You're underwater or upside down in a car because you bought a car you couldn't afford and didn't put enough money down on it. That, or you bought a POS of a car that depreciates too quickly under some horrendous terms. I've bought six new cars over the past decade, haven't been upside down in any of them. I buy cars I can afford, I put a bunch of money down on them, and I don't buy crapboxes(well, one was a crapbox...).

At any rate, take your $15k and invest it. Blowing it on a car to drive around for Uber is counterproductive. You're only sinking that money into the car to extract it back out by being a ********* driver while destroying the value of said car in the process. No one is getting rich doing this. Take your lottery winnings and do something intelligent with it.


----------



## steveK2016 (Jul 31, 2016)

Unless you put a decent down payment on any financed vehicle, you'll be upside down for at least the first 1/3 of the term duration. Thats why GAP insurance is a thing. You can typically cancel at anytime and get a refund on the remaining balance. Anyone who carried gap longer than 1/3 of their finance term is losing out on cash.

───

§ **Exercise instructions**
A: Copy the passage of the car financing thread above between "At any rate, take" and "intelligent with it.", inclusive.
B: Please repeat the listing below word for word, leaving out the pictures.

───

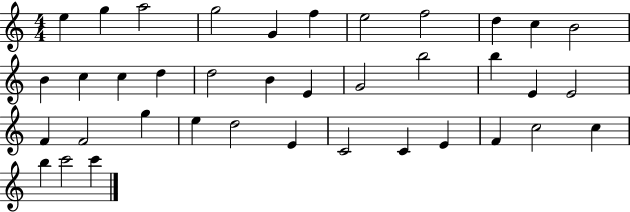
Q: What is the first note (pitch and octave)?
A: E5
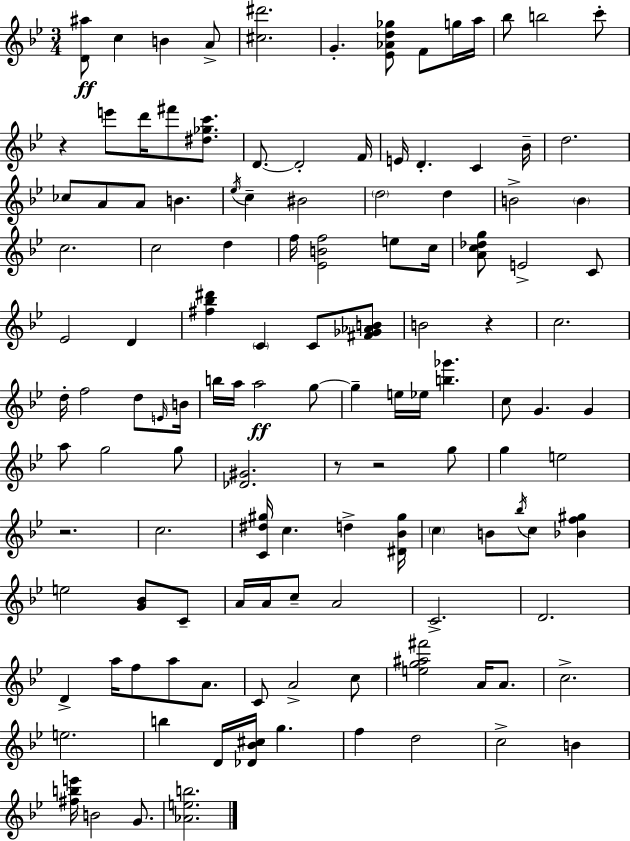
X:1
T:Untitled
M:3/4
L:1/4
K:Gm
[D^a]/2 c B A/2 [^c^d']2 G [_E_Ad_g]/2 F/2 g/4 a/4 _b/2 b2 c'/2 z e'/2 d'/4 ^f'/2 [^d_gc']/2 D/2 D2 F/4 E/4 D C _B/4 d2 _c/2 A/2 A/2 B _e/4 c ^B2 d2 d B2 B c2 c2 d f/4 [_EBf]2 e/2 c/4 [Ac_dg]/2 E2 C/2 _E2 D [^f_b^d'] C C/2 [^F_G_AB]/2 B2 z c2 d/4 f2 d/2 E/4 B/4 b/4 a/4 a2 g/2 g e/4 _e/4 [b_g'] c/2 G G a/2 g2 g/2 [_D^G]2 z/2 z2 g/2 g e2 z2 c2 [C^d^g]/4 c d [^D_B^g]/4 c B/2 _b/4 c/2 [_Bf^g] e2 [G_B]/2 C/2 A/4 A/4 c/2 A2 C2 D2 D a/4 f/2 a/2 A/2 C/2 A2 c/2 [eg^a^f']2 A/4 A/2 c2 e2 b D/4 [_D_B^c]/4 g f d2 c2 B [^fbe']/4 B2 G/2 [_Aeb]2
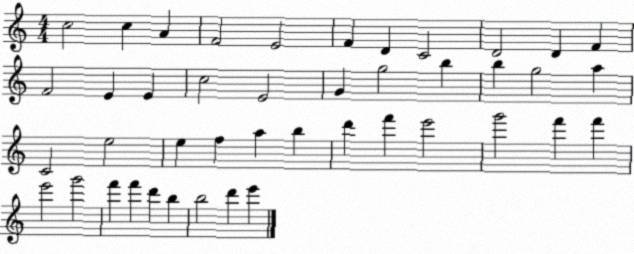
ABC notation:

X:1
T:Untitled
M:4/4
L:1/4
K:C
c2 c A F2 E2 F D C2 D2 D F F2 E E c2 E2 G g2 b b g2 a C2 e2 e f a b d' f' e'2 g'2 f' f' e'2 g'2 f' f' d' b b2 d' e'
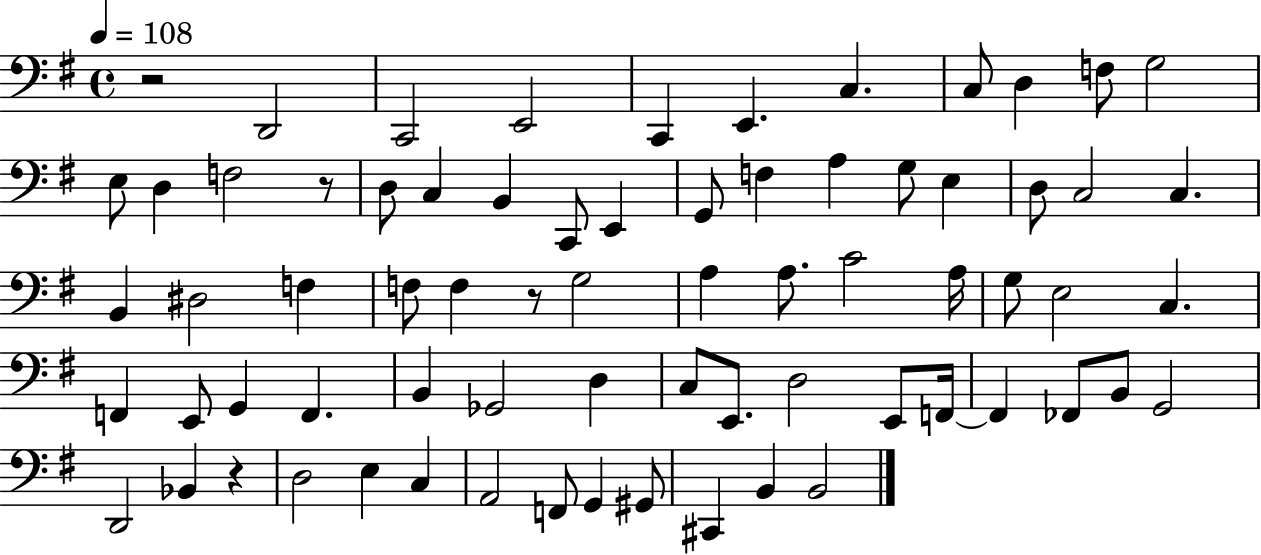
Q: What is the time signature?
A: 4/4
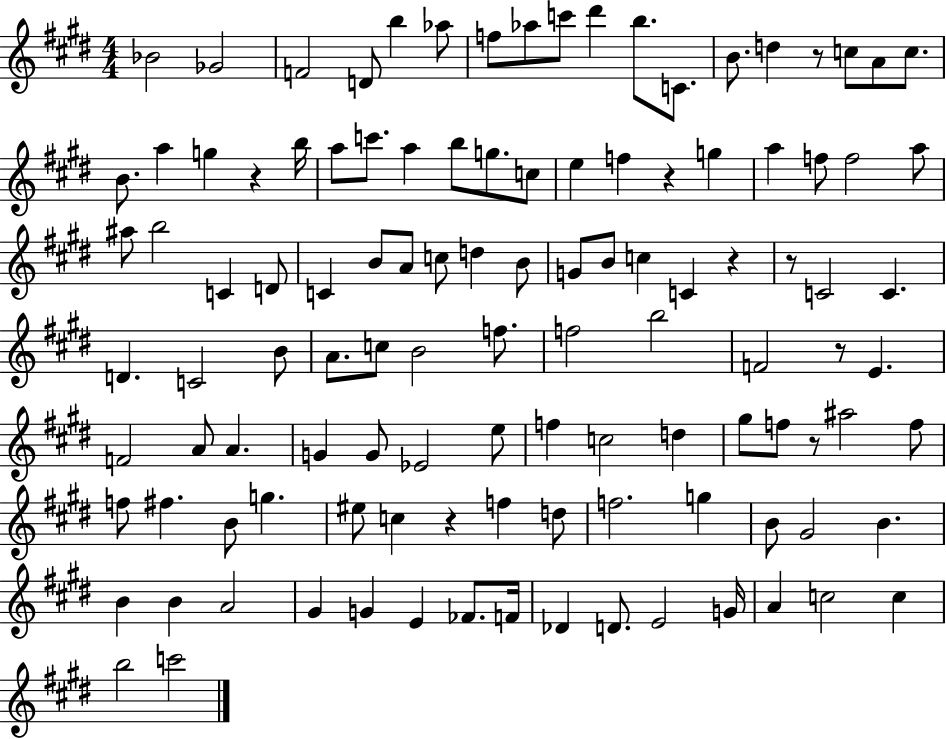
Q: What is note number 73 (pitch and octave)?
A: F5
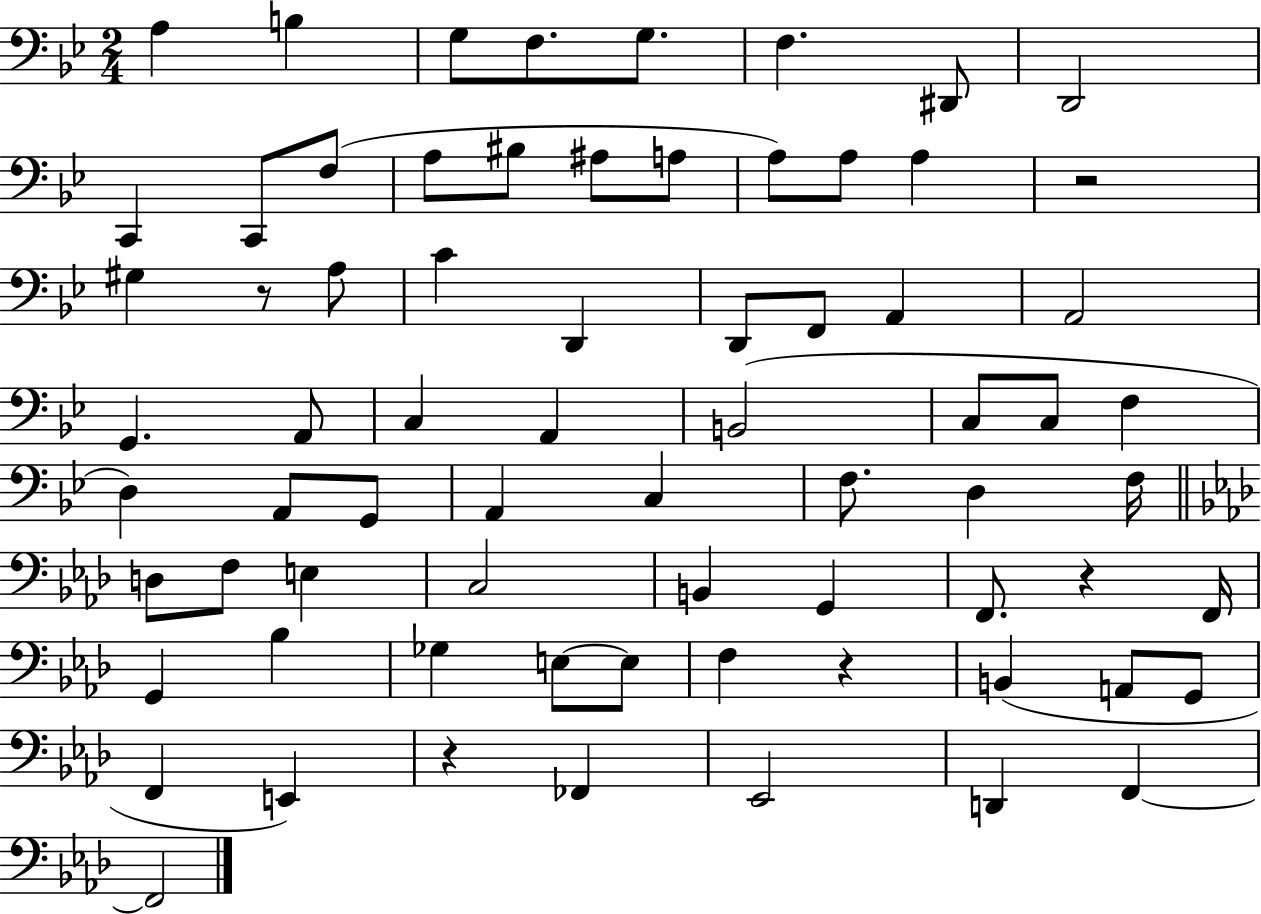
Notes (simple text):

A3/q B3/q G3/e F3/e. G3/e. F3/q. D#2/e D2/h C2/q C2/e F3/e A3/e BIS3/e A#3/e A3/e A3/e A3/e A3/q R/h G#3/q R/e A3/e C4/q D2/q D2/e F2/e A2/q A2/h G2/q. A2/e C3/q A2/q B2/h C3/e C3/e F3/q D3/q A2/e G2/e A2/q C3/q F3/e. D3/q F3/s D3/e F3/e E3/q C3/h B2/q G2/q F2/e. R/q F2/s G2/q Bb3/q Gb3/q E3/e E3/e F3/q R/q B2/q A2/e G2/e F2/q E2/q R/q FES2/q Eb2/h D2/q F2/q F2/h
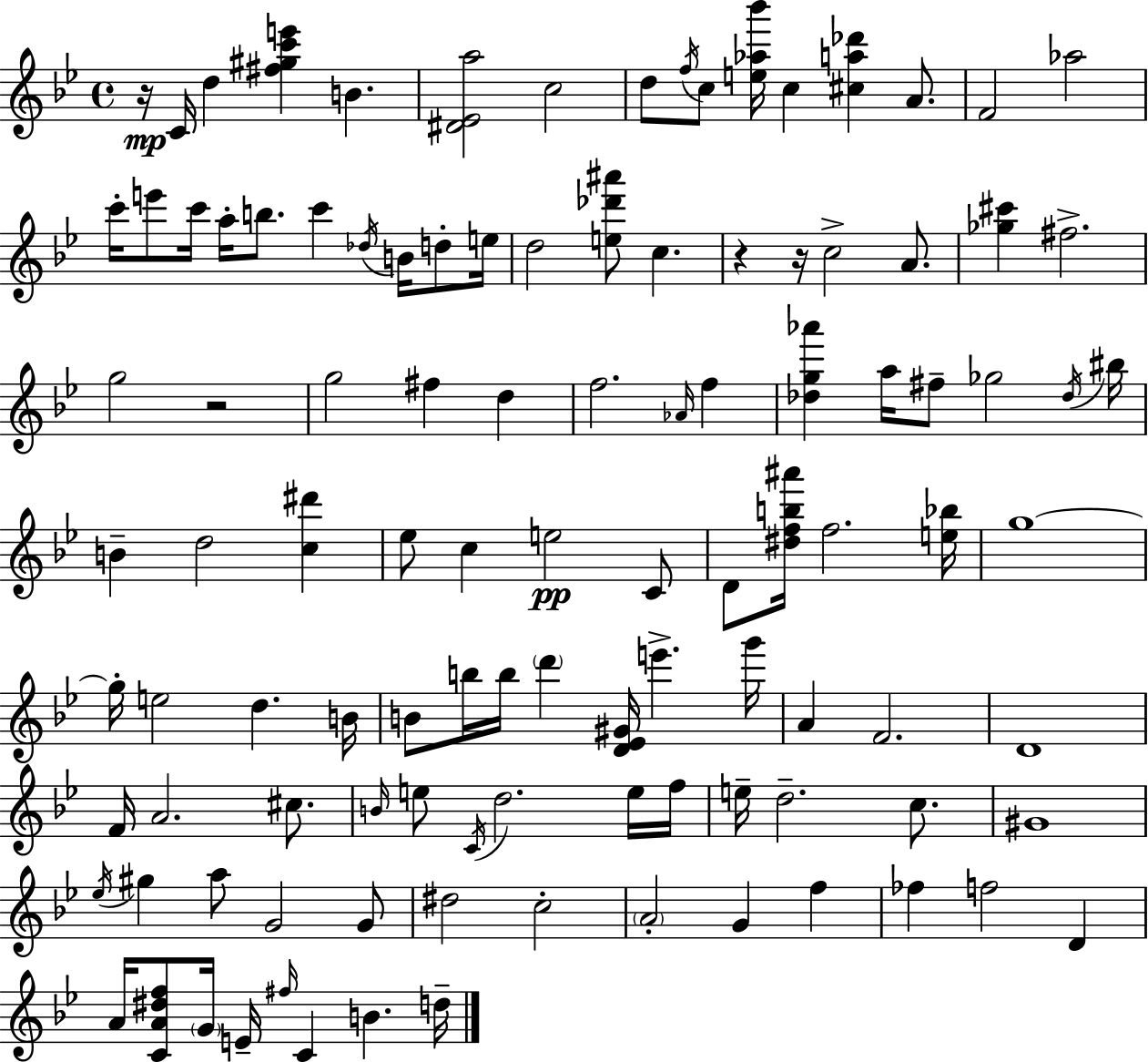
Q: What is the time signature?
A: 4/4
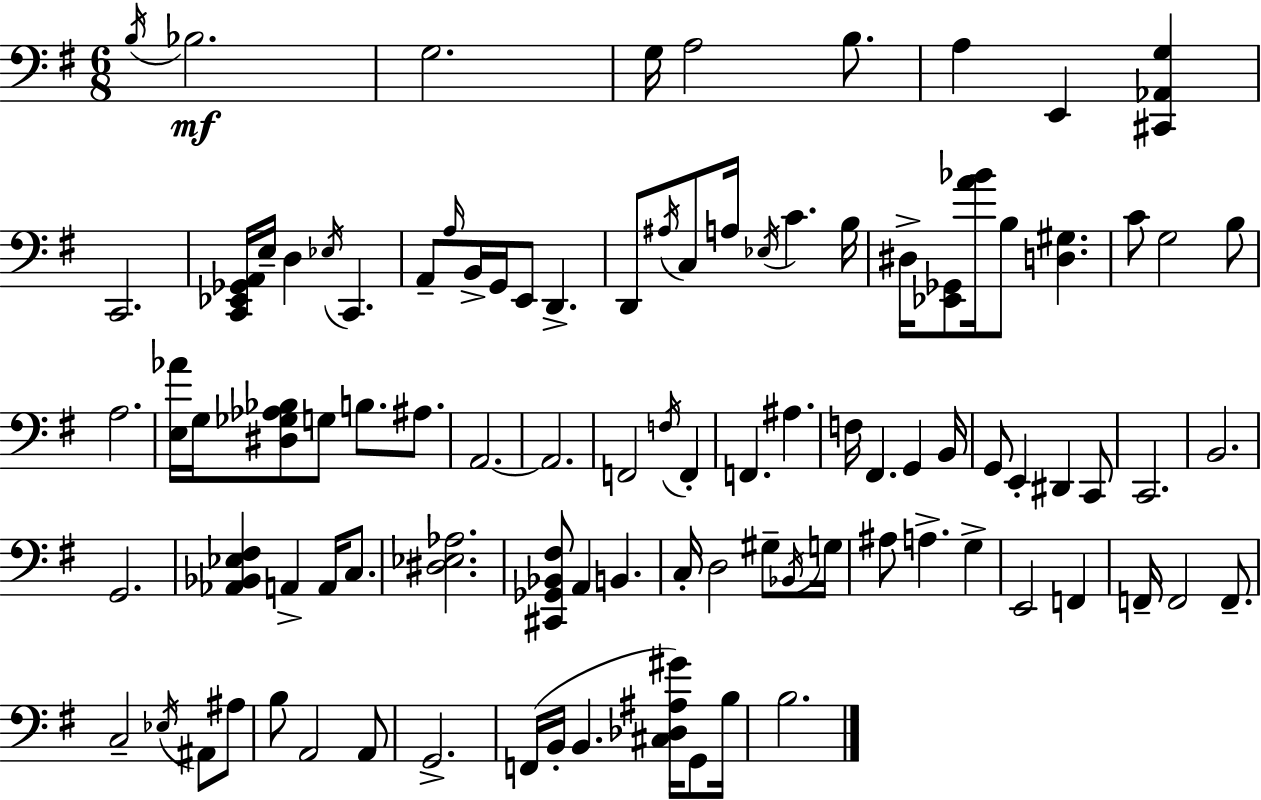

───

§ **Exercise responses**
A:
At any rate, take your $15k and invest it. Blowing it on a car to drive around for Uber is counterproductive. You're only sinking that money into the car to extract it back out by being a ********* driver while destroying the value of said car in the process. No one is getting rich doing this. Take your lottery winnings and do something intelligent with it.

B:
Q: What is the first note (pitch and octave)?
A: E5
X:1
T:Untitled
M:3/4
L:1/4
K:Gm
[D^a]/2 c B A/2 [^c^d']2 G [_E_Ad_g]/2 F/2 g/4 a/4 _b/2 b2 c'/2 z e'/2 d'/4 ^f'/2 [^d_gc']/2 D/2 D2 F/4 E/4 D C _B/4 d2 _c/2 A/2 A/2 B _e/4 c ^B2 d2 d B2 B c2 c2 d f/4 [_EBf]2 e/2 c/4 [Ac_dg]/2 E2 C/2 _E2 D [^f_b^d'] C C/2 [^F_G_AB]/2 B2 z c2 d/4 f2 d/2 E/4 B/4 b/4 a/4 a2 g/2 g e/4 _e/4 [b_g'] c/2 G G a/2 g2 g/2 [_D^G]2 z/2 z2 g/2 g e2 z2 c2 [C^d^g]/4 c d [^D_B^g]/4 c B/2 _b/4 c/2 [_Bf^g] e2 [G_B]/2 C/2 A/4 A/4 c/2 A2 C2 D2 D a/4 f/2 a/2 A/2 C/2 A2 c/2 [eg^a^f']2 A/4 A/2 c2 e2 b D/4 [_D_B^c]/4 g f d2 c2 B [^fbe']/4 B2 G/2 [_Aeb]2
ABC notation:

X:1
T:Untitled
M:4/4
L:1/4
K:C
c2 c A F2 E2 F D C2 D2 D F F2 E E c2 E2 G g2 b b g2 a C2 e2 e f a b d' f' e'2 g'2 f' f' e'2 g'2 f' f' d' b b2 d' e'
Q: What is the time signature?
A: 4/4
Q: What is note number 73 (pitch and octave)?
A: F5
Notes (simple text):

A3/q B3/q G3/e F3/e. G3/e. F3/q. D#2/e D2/h C2/q C2/e F3/e A3/e BIS3/e A#3/e A3/e A3/e A3/e A3/q R/h G#3/q R/e A3/e C4/q D2/q D2/e F2/e A2/q A2/h G2/q. A2/e C3/q A2/q B2/h C3/e C3/e F3/q D3/q A2/e G2/e A2/q C3/q F3/e. D3/q F3/s D3/e F3/e E3/q C3/h B2/q G2/q F2/e. R/q F2/s G2/q Bb3/q Gb3/q E3/e E3/e F3/q R/q B2/q A2/e G2/e F2/q E2/q R/q FES2/q Eb2/h D2/q F2/q F2/h
Q: What is the time signature?
A: 4/4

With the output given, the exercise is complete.